Myth #2: If you work hard enough, you can pull yourself out of poverty. That’s the American Dream!

“The majority of people on food stamps are employed,” Tirado says. “To be working poor is essentially an endless series of looking for a better [job] or something that will make you a little bit more money. You might get 20 cents more at the next restaurant over and that’s worth moving for.” In her book, Tirado worked two jobs, often leaving only five hours to sleep and see her kids. The problem is, most working class people are working just to survive.

Myth #3: People on welfare have more kids to get more government aid.

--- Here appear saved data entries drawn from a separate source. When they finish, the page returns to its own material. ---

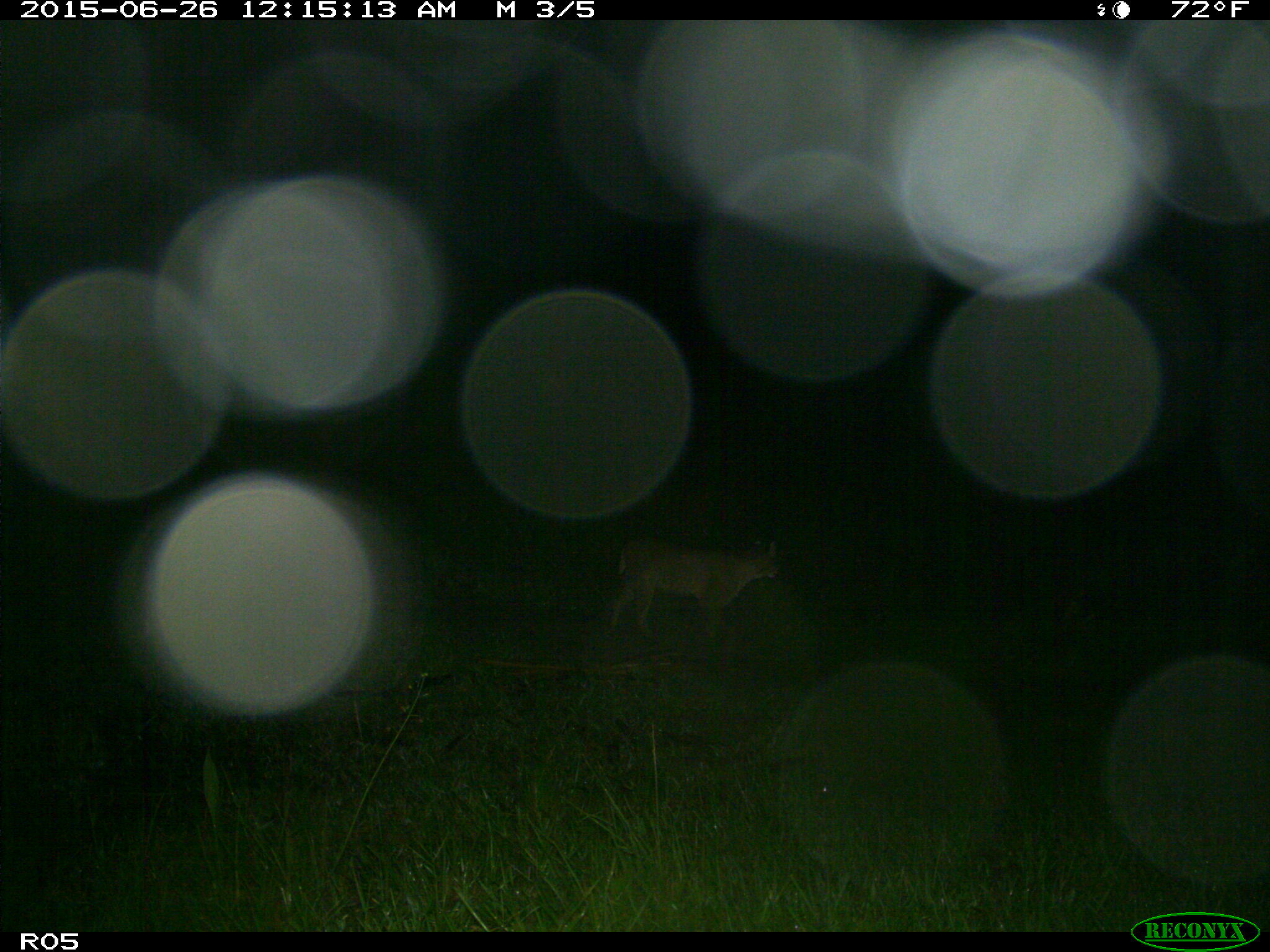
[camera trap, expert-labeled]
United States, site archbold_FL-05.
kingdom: Animalia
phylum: Chordata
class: Mammalia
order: Carnivora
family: Felidae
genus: Lynx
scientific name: Lynx rufus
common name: bobcat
Lynx rufus (bobcat).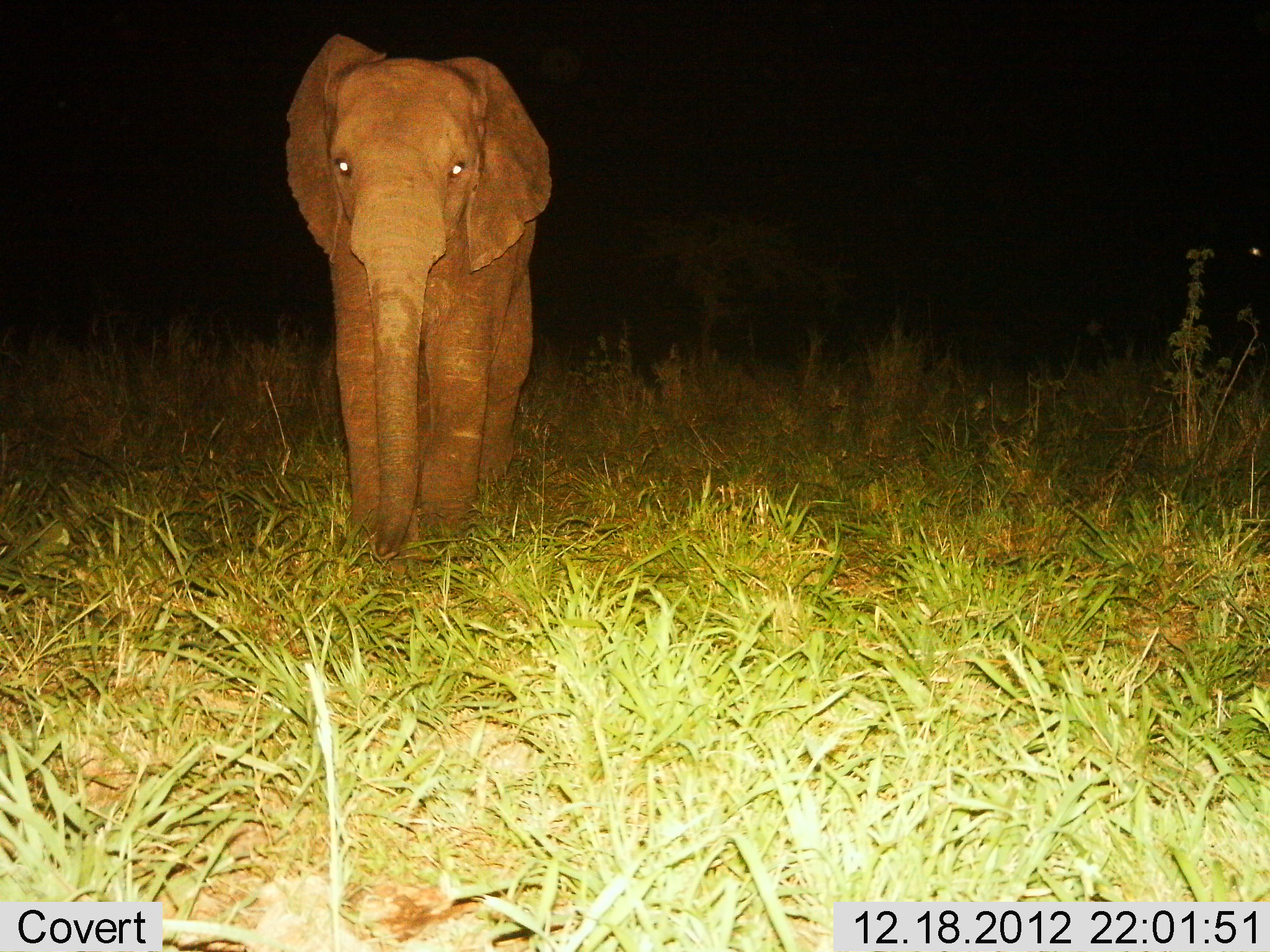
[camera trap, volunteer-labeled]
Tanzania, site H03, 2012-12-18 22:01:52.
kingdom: Animalia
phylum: Chordata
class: Mammalia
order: Proboscidea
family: Elephantidae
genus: Loxodonta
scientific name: Loxodonta africana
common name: african bush elephant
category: elephant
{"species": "elephant (african bush elephant) (Loxodonta africana)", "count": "1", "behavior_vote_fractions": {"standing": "63%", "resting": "0%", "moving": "37%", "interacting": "0%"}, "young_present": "11%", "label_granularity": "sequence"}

“This is the silliest thing I’ve ever heard, and I’ve heard a lot of silly things,” Tirado says. “The amount you get in food stamps and WIC is not worth the time and [energy] it takes to raise another child.” Tirado says the deeper belief here is that people shouldn’t have kids unless they are equipped to raise them. And while she understands that view, she wonders where the line is drawn. “What is the minimum income for me to raise and love my kids? How do you become qualified? And qualified by who?”

Her message to the working poor:

“I can’t promise it’s going to get better, but I can promise that we can keep fighting and we are allowed to say we deserve better. … The fact that we aren’t being treated like we’re valuable or worth it has nothing to do with us. If you are trying, if you are working, and if you are taking every opportunity that you are able to and still not making it, that is the fault of the system we’re working in.”